Some data:
<<<<

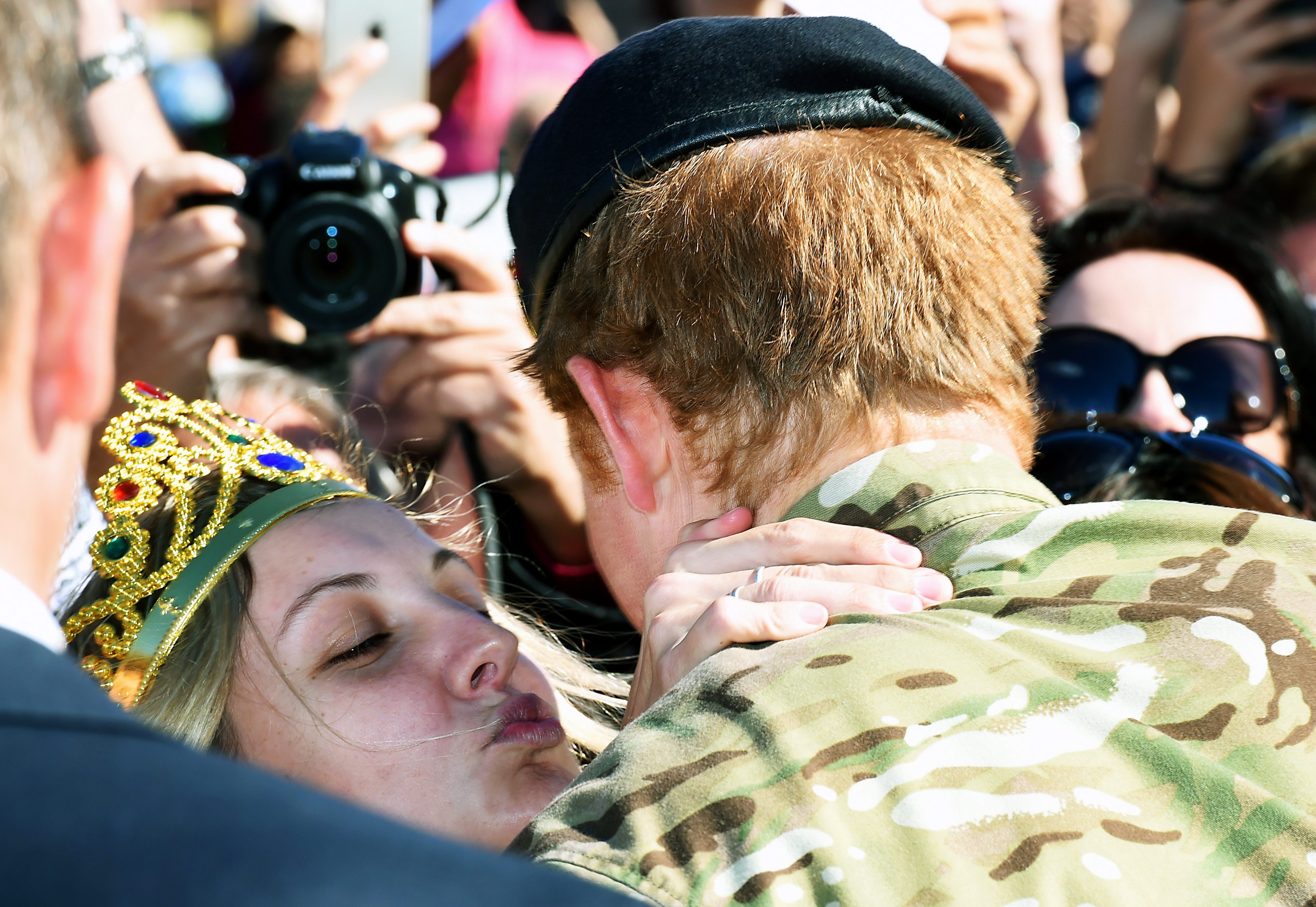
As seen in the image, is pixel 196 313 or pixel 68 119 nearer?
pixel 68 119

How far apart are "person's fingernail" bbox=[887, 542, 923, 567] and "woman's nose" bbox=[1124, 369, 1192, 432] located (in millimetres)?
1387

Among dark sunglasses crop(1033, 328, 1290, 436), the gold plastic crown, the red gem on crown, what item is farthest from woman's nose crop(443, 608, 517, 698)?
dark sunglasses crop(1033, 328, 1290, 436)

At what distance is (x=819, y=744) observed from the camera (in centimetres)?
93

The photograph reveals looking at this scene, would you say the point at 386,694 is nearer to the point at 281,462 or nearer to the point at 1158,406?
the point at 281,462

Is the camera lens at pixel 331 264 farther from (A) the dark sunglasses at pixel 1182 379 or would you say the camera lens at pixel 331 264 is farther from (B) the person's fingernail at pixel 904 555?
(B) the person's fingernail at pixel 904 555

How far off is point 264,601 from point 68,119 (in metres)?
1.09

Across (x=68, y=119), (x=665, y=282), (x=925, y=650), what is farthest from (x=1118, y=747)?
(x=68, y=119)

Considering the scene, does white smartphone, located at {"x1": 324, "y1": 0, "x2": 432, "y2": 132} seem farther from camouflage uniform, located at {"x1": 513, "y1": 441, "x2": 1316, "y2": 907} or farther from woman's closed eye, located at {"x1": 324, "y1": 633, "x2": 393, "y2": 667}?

>>>>

REQUIRED WORK:
Reproduce verbatim the lines of the data from the line containing "The photograph reveals" through the end of the data, with both the first and last of these lines included.

WRITTEN ANSWER:
The photograph reveals looking at this scene, would you say the point at 386,694 is nearer to the point at 281,462 or nearer to the point at 1158,406?
the point at 281,462

Is the camera lens at pixel 331 264 farther from (A) the dark sunglasses at pixel 1182 379 or would you say the camera lens at pixel 331 264 is farther from (B) the person's fingernail at pixel 904 555?
(B) the person's fingernail at pixel 904 555

How far off is point 264,601 from point 68,119 (in metres)?
1.09

Across (x=68, y=119), (x=665, y=282), (x=925, y=650), what is farthest from (x=1118, y=747)?
(x=68, y=119)

Considering the scene, does white smartphone, located at {"x1": 324, "y1": 0, "x2": 432, "y2": 132} seem farther from camouflage uniform, located at {"x1": 513, "y1": 441, "x2": 1316, "y2": 907} or farther from woman's closed eye, located at {"x1": 324, "y1": 633, "x2": 393, "y2": 667}?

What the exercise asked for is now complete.